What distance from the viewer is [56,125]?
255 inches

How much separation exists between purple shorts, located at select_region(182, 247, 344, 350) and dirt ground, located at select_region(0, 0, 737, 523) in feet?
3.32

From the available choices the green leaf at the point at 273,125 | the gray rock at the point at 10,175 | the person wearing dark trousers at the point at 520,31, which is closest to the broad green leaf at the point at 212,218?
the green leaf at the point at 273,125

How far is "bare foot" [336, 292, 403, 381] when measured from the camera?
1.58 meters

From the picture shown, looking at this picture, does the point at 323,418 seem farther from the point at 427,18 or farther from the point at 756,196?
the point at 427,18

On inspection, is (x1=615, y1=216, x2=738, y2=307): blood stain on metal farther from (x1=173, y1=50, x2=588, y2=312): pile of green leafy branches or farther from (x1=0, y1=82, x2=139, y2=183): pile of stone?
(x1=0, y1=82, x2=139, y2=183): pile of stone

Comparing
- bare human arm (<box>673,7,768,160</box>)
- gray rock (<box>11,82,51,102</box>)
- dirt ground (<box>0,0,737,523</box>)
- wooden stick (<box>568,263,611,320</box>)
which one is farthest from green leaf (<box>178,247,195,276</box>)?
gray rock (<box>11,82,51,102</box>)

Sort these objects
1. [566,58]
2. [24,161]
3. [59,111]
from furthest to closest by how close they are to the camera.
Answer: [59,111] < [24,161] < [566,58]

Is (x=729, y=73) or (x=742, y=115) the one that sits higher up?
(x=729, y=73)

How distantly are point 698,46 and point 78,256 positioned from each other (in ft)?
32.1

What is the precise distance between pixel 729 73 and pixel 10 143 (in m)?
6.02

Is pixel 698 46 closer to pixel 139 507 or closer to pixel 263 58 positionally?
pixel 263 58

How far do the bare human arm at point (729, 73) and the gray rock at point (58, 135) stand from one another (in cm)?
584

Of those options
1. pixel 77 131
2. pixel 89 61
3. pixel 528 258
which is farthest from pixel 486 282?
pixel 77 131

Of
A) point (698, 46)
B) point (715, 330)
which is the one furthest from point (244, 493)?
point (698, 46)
...
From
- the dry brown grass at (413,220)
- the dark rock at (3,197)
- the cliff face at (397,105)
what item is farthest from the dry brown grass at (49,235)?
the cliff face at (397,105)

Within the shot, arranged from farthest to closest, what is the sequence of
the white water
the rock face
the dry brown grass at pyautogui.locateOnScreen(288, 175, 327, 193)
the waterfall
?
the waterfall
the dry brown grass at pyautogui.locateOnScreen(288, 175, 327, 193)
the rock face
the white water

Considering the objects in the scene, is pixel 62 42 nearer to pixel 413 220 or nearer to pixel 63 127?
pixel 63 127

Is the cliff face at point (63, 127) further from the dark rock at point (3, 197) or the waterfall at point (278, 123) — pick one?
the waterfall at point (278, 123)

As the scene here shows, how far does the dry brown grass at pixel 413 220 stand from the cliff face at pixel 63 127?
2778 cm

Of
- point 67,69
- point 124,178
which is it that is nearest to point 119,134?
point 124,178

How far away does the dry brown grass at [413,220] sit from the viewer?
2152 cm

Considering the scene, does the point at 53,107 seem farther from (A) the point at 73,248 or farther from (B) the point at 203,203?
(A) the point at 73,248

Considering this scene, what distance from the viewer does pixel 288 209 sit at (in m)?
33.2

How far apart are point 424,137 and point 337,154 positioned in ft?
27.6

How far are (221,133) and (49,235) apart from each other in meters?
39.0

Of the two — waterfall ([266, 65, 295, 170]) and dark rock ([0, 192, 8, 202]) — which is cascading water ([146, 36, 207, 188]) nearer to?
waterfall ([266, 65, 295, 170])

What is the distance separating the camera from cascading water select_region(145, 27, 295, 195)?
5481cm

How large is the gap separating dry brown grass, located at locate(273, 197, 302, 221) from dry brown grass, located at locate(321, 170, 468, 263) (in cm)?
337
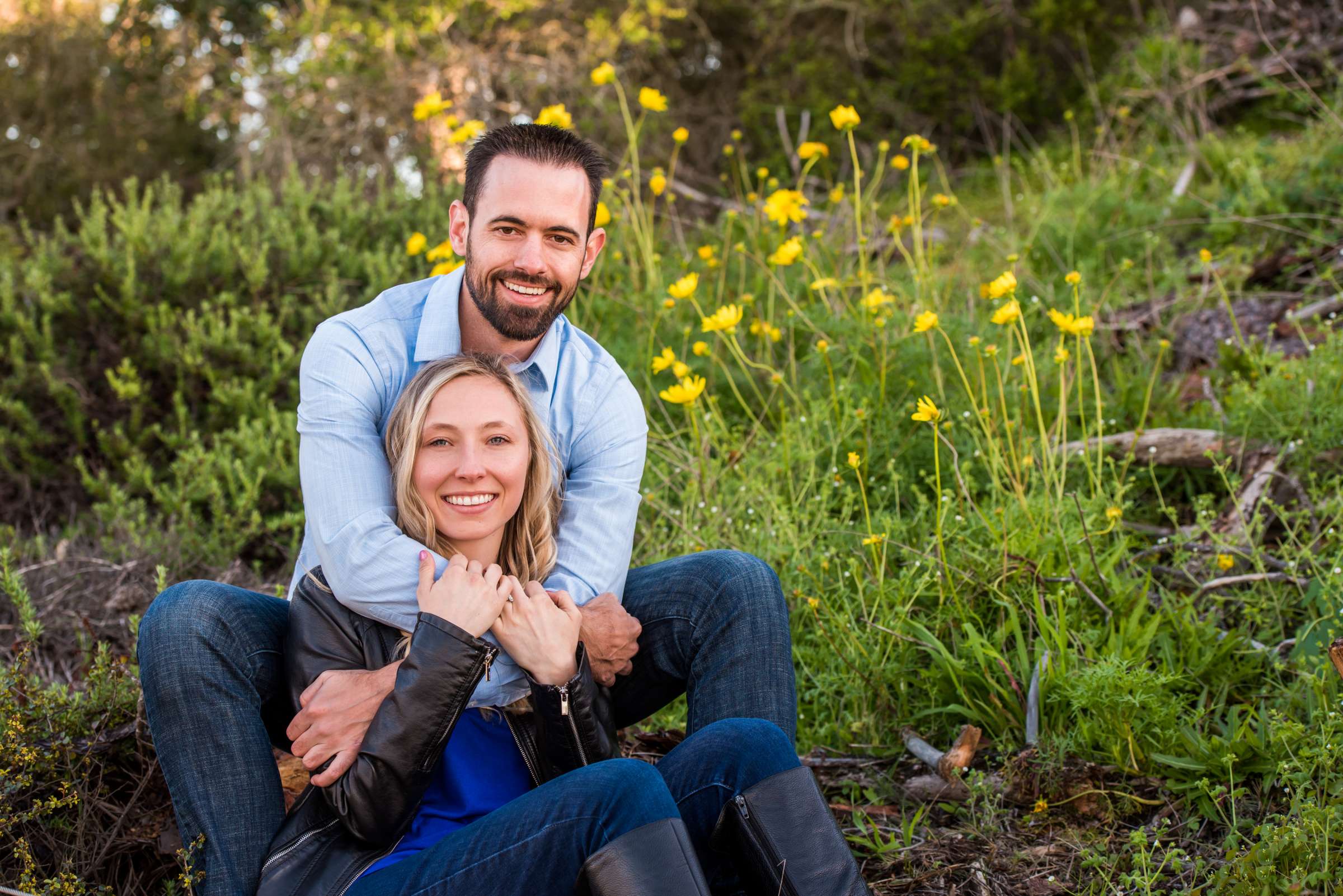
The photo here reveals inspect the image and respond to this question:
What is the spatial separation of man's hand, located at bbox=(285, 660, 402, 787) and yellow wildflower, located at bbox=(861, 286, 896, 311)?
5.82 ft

[Exercise objective] Return the material above verbatim, from the line with "What distance from the viewer is [56,125]?" up to and including the line with "1.58 meters".

[Solution]
What distance from the viewer is [56,125]?
255 inches

How much separation exists between purple shorts, located at select_region(182, 247, 344, 350) and dirt ground, located at select_region(0, 0, 737, 523) in feet?
3.32

From the available choices the green leaf at the point at 273,125 | the gray rock at the point at 10,175 | the person wearing dark trousers at the point at 520,31, which is closest to the broad green leaf at the point at 212,218?
the green leaf at the point at 273,125

How far is "bare foot" [336, 292, 403, 381] when measured from the camera?
1.58 meters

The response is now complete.